Spark on Kubernetes
This guide describes how to configure Apache Spark to access Alluxio.
Applications using Spark 1.1 or later can access Alluxio through its HDFS-compatible interface. Using Alluxio as the data access layer, Spark applications can transparently access data in many different types of persistent storage services. Data can be actively fetched or transparently cached into Alluxio to speed up I/O performance especially when the Spark deployment is remote to the data. In addition, Alluxio can help simplify the architecture by decoupling compute and physical storage. When the data path in persistent under storage is hidden from Spark, changes to under storage can be independent from application logic; meanwhile, as a near-compute cache, Alluxio can still provide compute frameworks data-locality.

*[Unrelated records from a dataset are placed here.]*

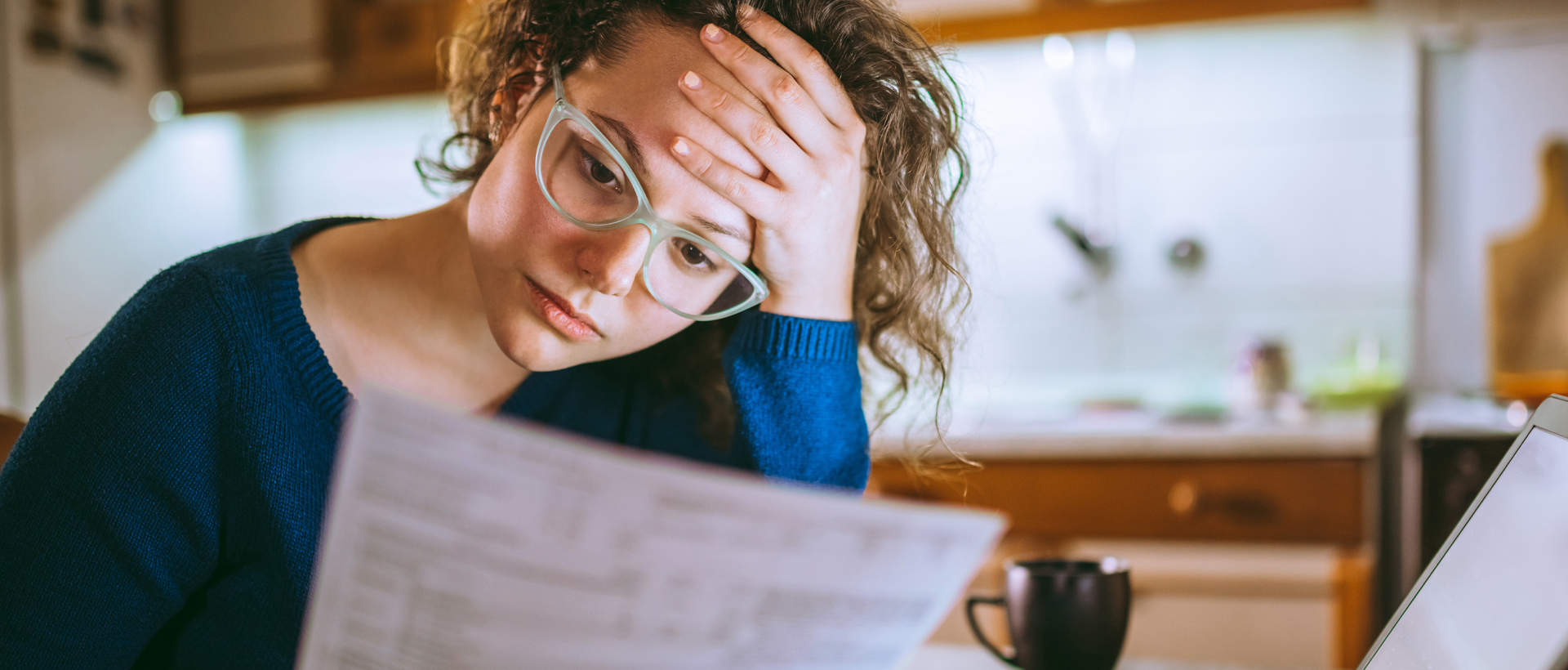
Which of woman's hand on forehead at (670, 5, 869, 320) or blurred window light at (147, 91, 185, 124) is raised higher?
woman's hand on forehead at (670, 5, 869, 320)

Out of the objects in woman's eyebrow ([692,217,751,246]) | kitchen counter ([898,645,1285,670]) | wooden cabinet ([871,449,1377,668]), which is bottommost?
wooden cabinet ([871,449,1377,668])

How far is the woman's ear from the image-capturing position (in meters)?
0.77

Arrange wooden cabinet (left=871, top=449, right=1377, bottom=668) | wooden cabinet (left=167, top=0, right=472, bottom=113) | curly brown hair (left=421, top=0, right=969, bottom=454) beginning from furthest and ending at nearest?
wooden cabinet (left=167, top=0, right=472, bottom=113) < wooden cabinet (left=871, top=449, right=1377, bottom=668) < curly brown hair (left=421, top=0, right=969, bottom=454)

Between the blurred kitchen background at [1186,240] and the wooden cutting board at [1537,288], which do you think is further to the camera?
the wooden cutting board at [1537,288]

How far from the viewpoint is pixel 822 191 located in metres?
0.73

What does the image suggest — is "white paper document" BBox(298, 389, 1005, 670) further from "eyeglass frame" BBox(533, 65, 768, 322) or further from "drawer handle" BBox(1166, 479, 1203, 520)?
"drawer handle" BBox(1166, 479, 1203, 520)

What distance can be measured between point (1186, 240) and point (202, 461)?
6.80 ft

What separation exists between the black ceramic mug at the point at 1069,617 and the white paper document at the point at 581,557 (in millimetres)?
266

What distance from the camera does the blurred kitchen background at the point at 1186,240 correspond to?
1732 mm

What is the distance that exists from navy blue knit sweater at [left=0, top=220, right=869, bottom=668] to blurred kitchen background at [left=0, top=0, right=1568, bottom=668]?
96 cm

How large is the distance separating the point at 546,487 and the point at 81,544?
43 cm

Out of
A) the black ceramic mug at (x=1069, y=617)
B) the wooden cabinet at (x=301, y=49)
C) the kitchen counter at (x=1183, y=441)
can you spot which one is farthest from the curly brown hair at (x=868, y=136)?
the wooden cabinet at (x=301, y=49)

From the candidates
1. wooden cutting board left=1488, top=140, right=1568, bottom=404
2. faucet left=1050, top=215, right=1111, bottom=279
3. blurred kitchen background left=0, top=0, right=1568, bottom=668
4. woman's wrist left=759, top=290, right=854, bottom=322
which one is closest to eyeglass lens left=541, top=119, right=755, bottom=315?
woman's wrist left=759, top=290, right=854, bottom=322

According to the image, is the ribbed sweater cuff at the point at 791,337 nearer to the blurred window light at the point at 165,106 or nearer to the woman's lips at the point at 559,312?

This guide describes how to integrate Apache Spark with Alluxio in a Kubernetes environment.
Prerequisites
This guide assumes that the Alluxio cluster is deployed on Kubernetes.
docker
is also required to build the custom Spark image.
Prepare image
To integrate with Spark, Alluxio jars and configuration files must be added within the Spark image. Spark containers need to be launched with this modified image in order to connect to the Alluxio cluster.
Among the files listed in the Alluxio installation instructions to download,
locate the tarball named alluxio-enterprise-DA-3.2-8.0.0-release.tar.gz
.
Extract the following Alluxio jars from the tarball:
client/alluxio-DA-3.2-8.0.0-client.jar
client/ufs/alluxio-underfs-s3a-shaded-DA-3.2-8.0.0.jar
if using a S3 bucket as an UFS
Prepare an empty directory as the working directory to build an image from.
Within this directory, create the directory files/alluxio/
and copy the aforementioned jar files into it.
Create a Dockerfile
with the operations to modify the base Spark image.
The following example defines arguments for:
SPARK_VERSION=3.5.2
as the Spark versionUFS_JAR=files/alluxio/alluxio-underfs-s3a-shaded-DA-3.2-8.0.0.jar
as the path to the UFS jar copied intofiles/alluxio/
CLIENT_JAR=files/alluxio/alluxio-DA-3.2-8.0.0-client.jar
as the path to the Alluxio client jar copied intofiles/alluxio/
# Use the official Spark 3.5.x (or above) image as the base image
ARG SPARK_VERSION=3.5.2
ARG IMAGE=apache/spark:${SPARK_VERSION}
FROM $IMAGE
ARG SPARK_UID=185
ARG UFS_JAR=files/alluxio/alluxio-underfs-s3a-shaded-DA-3.2-8.0.0.jar
ARG CLIENT_JAR=files/alluxio/alluxio-DA-3.2-8.0.0-client.jar
USER root
# Create the /opt/alluxio directory
RUN mkdir -p /opt/alluxio && \
mkdir -p /opt/alluxio/lib
# Copy the Alluxio client JAR file to the /opt/alluxio directory
COPY ${UFS_JAR} /opt/alluxio/lib/
COPY ${CLIENT_JAR} /opt/alluxio/
ENV SPARK_HOME=/opt/spark
WORKDIR /opt/spark/work-dir
RUN chmod g+w /opt/spark/work-dir
RUN chmod a+x /opt/decom.sh
ENTRYPOINT [ "/opt/entrypoint.sh" ]
USER ${SPARK_UID}
Build the image by running, replacing <PRIVATE_REGISTRY>
with the URL of your private container registry and <SPARK_VERSION>
with the corresponding Spark version.
In following examples, we will continue to utilize 3.5.2
as the Spark version as indicated by <SPARK_VERSION>
.
$ docker build --platform linux/amd64 -t <PRIVATE_REGISTRY>/alluxio/spark:<SPARK_VERSION> .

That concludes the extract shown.